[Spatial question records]

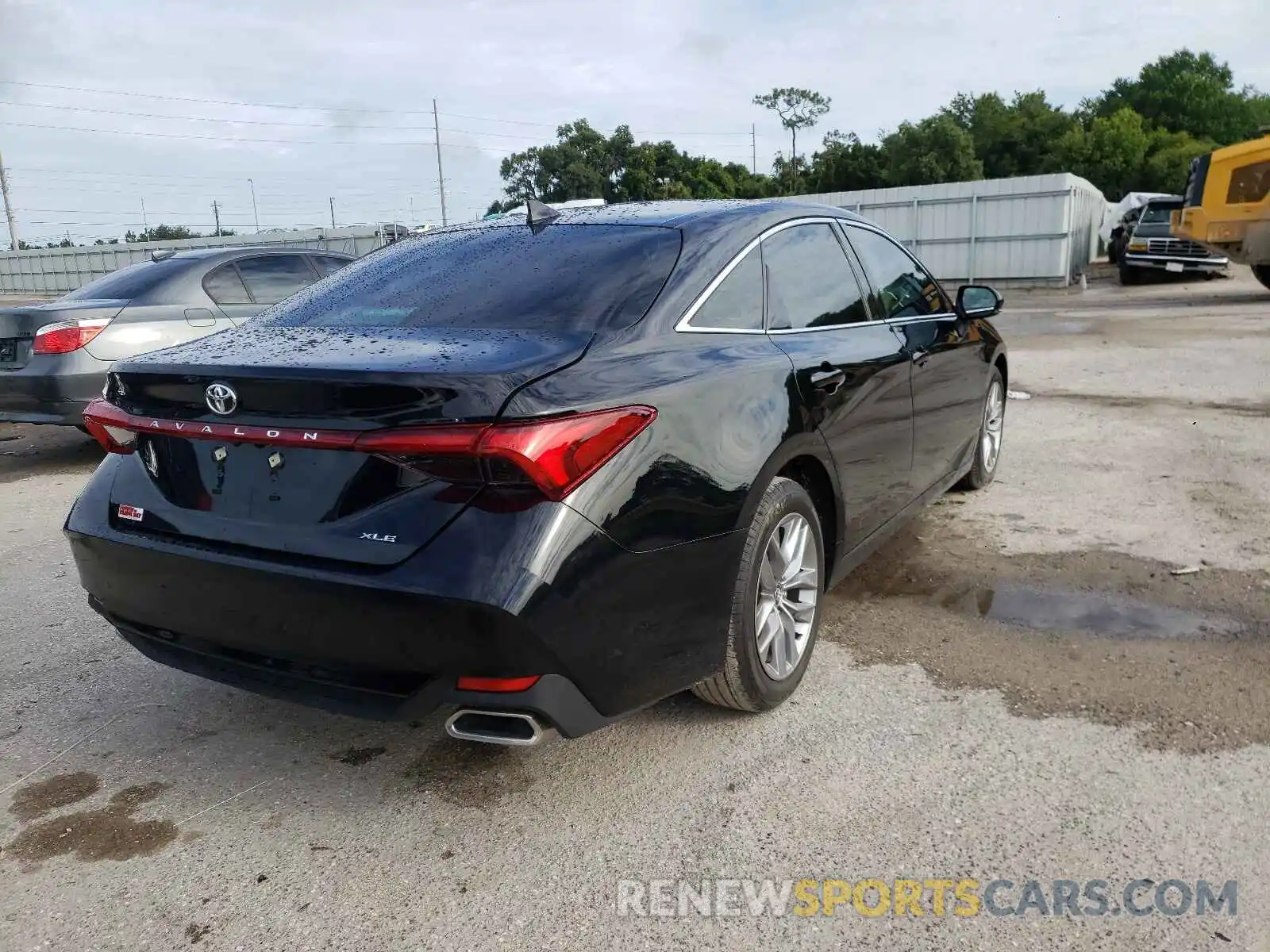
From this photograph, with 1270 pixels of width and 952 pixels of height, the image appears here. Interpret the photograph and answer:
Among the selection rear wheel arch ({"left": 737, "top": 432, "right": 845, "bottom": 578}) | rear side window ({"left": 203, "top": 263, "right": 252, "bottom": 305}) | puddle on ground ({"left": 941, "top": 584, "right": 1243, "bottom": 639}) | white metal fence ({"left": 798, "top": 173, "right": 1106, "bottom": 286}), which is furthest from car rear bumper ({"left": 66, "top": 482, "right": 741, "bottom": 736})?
white metal fence ({"left": 798, "top": 173, "right": 1106, "bottom": 286})

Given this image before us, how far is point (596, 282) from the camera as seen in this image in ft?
Answer: 9.64

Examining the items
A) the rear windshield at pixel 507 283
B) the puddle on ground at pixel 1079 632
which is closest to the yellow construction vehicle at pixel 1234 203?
the puddle on ground at pixel 1079 632

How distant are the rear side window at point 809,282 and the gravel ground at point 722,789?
1.20 meters

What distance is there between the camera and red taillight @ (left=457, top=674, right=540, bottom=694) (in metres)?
2.29

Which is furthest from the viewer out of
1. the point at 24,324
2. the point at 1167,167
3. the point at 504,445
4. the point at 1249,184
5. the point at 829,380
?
the point at 1167,167

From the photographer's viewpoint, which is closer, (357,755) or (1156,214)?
(357,755)

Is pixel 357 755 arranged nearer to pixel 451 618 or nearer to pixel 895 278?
pixel 451 618

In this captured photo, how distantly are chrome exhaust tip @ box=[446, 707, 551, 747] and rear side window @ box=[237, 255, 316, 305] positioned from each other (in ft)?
19.6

WHAT IS ASKED:
Reproduce all of the data above word for word, leaving out the pictures.

SOLUTION TO THE PROBLEM:
From this photograph, with 1270 pixels of width and 952 pixels of height, the image appears here. Interpret the photograph and answer:
Among the selection rear wheel arch ({"left": 737, "top": 432, "right": 845, "bottom": 578}) | rear side window ({"left": 203, "top": 263, "right": 252, "bottom": 305}) | puddle on ground ({"left": 941, "top": 584, "right": 1243, "bottom": 639}) | white metal fence ({"left": 798, "top": 173, "right": 1106, "bottom": 286}), which is furthest from car rear bumper ({"left": 66, "top": 482, "right": 741, "bottom": 736})?
white metal fence ({"left": 798, "top": 173, "right": 1106, "bottom": 286})

Given this image before us, how far is point (596, 282) from the camera as seen in this image in ft?
Answer: 9.64

Examining the items
A) the rear windshield at pixel 507 283
B) the puddle on ground at pixel 1079 632
which is closest to the yellow construction vehicle at pixel 1234 203?
the puddle on ground at pixel 1079 632

How distant are the rear side window at point 809,282 and the gravel ground at point 722,789?
1.20 meters

What distance is there between the camera and red taillight @ (left=457, top=674, right=540, bottom=694) (in metres)?
2.29

Which is furthest from the viewer out of
1. the point at 24,324
2. the point at 1167,167
3. the point at 504,445
4. the point at 1249,184
5. the point at 829,380
?
the point at 1167,167

From the photographer's viewpoint, which is closer, (357,755) or (1156,214)?
(357,755)

Is pixel 357 755 arranged nearer to pixel 451 618 or nearer to pixel 895 278?
pixel 451 618

In this captured photo, how distantly are chrome exhaust tip @ box=[446, 707, 551, 747] and rear side window @ box=[237, 255, 316, 305] positioned from each other (in ft)?
19.6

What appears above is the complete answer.